FACS Enrichment of tdTomato Cells

Cell suspensions subjected to FACS were prepared from the cortical hemispheres of adult 6-months old PV-Cre/tdTomato/Dnmt1 WT as well as PV-Cre/tdTomato/Dnmt1 loxP mice. Following the addition of DAPI, cells were sorted using an ARIA III FACS sorter (BD Biosciences, USA) with the maximal flow rate of six. The tdTomato reporter was excited by a 561 nm yellow/green solid-state laser and emission signal was detected in a range of 579–593 nm. According to their forward scatter/side scatter (FSC/SSC) criteria followed by cell doublet exclusion via a FSC-H versus FSC-W criterium, DAPI-negative living cells were sorted based on a distinctive tdTomato signal. Cells of interest were collected in HBSS w/o Ca2+ and Mg2+ supplemented with 7 mM HEPES, 100 U/mL penicillin, 100 μg/mL streptomycin, 0.65% D(+)-Glucose, and 132 mM trehalose at 4 °C and pelleted by centrifugation (10 min at 10 000 × g, 4 °C). Enriched tdTomato cells of one hemisphere were prepared for RNA-sequencing, while cells of the contralateral hemisphere were subjected to DNA-isolation for MeDIP-sequencing for each brain used. For RNA isolation, pellets were dissolved in 500 μL Trizol® Reagent (Life Technologies) and subsequentially frozen on dry ice. For MeDIP-Seq analysis, cell pellets were frozen at −80 °C until further use. Only male mice were used for RNA and MeDIP sequencing.

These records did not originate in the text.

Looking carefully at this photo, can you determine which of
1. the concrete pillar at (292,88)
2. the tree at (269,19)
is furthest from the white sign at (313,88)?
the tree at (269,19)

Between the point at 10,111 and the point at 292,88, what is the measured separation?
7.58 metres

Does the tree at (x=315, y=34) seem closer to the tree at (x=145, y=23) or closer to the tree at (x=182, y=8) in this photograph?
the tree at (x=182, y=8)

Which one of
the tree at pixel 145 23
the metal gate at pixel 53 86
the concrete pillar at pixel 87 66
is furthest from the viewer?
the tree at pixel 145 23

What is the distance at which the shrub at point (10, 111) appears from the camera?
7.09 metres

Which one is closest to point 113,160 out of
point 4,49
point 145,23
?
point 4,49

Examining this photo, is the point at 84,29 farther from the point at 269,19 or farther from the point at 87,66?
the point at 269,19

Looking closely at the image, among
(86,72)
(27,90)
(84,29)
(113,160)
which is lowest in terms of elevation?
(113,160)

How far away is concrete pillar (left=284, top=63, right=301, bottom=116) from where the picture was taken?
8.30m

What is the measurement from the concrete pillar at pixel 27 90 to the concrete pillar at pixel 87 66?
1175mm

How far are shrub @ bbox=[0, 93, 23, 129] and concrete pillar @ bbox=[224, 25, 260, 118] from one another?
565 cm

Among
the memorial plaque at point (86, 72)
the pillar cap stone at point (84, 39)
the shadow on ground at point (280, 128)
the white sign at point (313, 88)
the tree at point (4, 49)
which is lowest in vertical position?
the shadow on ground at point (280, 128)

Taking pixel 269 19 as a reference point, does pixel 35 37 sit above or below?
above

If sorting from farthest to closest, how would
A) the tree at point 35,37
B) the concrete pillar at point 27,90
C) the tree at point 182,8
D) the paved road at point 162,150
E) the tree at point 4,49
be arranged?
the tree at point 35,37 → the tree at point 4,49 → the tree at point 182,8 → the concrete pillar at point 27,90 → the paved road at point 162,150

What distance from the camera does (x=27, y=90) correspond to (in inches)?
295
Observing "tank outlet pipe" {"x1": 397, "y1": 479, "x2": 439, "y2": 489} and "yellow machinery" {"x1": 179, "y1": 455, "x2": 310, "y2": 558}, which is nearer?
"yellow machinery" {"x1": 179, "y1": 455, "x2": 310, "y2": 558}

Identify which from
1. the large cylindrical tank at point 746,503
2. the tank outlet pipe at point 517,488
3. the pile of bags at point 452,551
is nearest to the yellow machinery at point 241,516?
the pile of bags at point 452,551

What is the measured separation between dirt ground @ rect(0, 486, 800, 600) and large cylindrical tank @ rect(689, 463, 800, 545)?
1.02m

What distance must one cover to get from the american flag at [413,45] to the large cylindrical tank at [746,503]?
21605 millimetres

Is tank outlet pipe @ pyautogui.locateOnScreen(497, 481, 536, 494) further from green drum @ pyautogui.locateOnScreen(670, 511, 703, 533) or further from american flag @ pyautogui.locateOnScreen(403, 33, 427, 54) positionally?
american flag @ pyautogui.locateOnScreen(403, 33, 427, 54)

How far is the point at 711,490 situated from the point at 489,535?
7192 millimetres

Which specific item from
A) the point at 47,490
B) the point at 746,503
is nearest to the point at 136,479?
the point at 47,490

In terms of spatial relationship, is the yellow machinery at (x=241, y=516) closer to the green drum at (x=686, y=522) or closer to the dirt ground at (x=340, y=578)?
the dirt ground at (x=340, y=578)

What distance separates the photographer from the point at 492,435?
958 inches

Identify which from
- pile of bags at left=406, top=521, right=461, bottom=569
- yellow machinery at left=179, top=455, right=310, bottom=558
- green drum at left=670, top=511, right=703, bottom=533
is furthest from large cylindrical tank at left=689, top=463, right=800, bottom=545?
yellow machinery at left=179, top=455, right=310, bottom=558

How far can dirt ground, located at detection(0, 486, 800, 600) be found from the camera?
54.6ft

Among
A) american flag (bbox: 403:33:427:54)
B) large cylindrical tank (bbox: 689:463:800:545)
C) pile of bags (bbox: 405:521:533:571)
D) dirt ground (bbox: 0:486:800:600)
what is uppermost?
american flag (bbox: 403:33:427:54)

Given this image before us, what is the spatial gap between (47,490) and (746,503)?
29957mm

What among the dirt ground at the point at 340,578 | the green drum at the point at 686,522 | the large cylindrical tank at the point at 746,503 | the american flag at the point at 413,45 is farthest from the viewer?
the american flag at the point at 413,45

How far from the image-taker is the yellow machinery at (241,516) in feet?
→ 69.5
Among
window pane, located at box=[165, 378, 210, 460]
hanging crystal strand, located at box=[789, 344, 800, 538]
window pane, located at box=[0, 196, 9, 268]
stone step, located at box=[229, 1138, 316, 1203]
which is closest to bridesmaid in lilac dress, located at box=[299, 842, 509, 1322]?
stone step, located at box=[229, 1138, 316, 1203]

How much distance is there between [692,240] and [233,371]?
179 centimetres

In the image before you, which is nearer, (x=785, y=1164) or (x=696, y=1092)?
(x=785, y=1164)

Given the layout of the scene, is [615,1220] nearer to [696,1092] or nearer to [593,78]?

RNA/DNA Isolation of Adult Tissue and FAC-Sorted Cells

Adult cortical hemispheres were dissected from whole brain and frozen in liquid nitrogen as described above. For RNA-sequencing, the tissue was subjected to standard RNA isolation procedure using Trizol® Reagent (Life Technologies). The FACS-enriched tdTomato cells were processed accordingly, with additional application of GlycoBlue (Thermo Fisher Scientific) to a final concentration of 0.2% during RNA precipitation for better visualization of the pellet.

DNA isolation of FACS-enriched tdTomato cells was performed using QIAamp DNA Micro Kit (Quiagen, Germany) according to manufacturer’s instruction and checked for integrity by capillary gel electrophoresis (Bioanalyzer, Agilent Technologies, Inc., USA).

RNA and MeDip Sequencing of FACS-Enriched tdTomato Cells

RNA was isolated following the Trizol® Reagent protocol according to manufacturer’s instructions. RNA quality was assessed by measuring the RIN (RNA Integrity Number) using the fragment analyzer from Advanced Analytical (USA). Library preparation for RNA-Seq was performed applying the TruSeq RNA Sample Prep Kit v2 (Illumina, Cat. N°RS-122-2002, USA) starting from 50 ng of total RNA. Accurate quantitation of cDNA libraries was performed by using the QuantiFluor dsDNA System (Promega, USA). The size range of final cDNA libraries was determined applying the DNA chip on the fragment analyzer (average 350 bp; Advanced Analytical). cDNA libraries were amplified and sequenced by using the cBot and HiSeq2000 from Illumina (SR; 1 × 50 bp; ~30–40 million reads per sample). Sequence images were transformed with Illumina software BaseCaller to bcl files, which were demultiplexed to fastq files with CASAVA v1.8.2. Quality check was done via fastqc (v. 0.10.0, Babraham Bioinformatics, UK). Read alignment was performed using STAR (v2.3.0; Dobin et al. 2013) to the mm10 reference genome. Data were converted and sorted by samtools 0.1.19 and reads per gene were counted via htseq version 0.5.4.p3. Sequencing data will be deposited in NCBI’s Gene Expression Omnibus, and are accessible through GEO Series upon acceptance of the manuscript.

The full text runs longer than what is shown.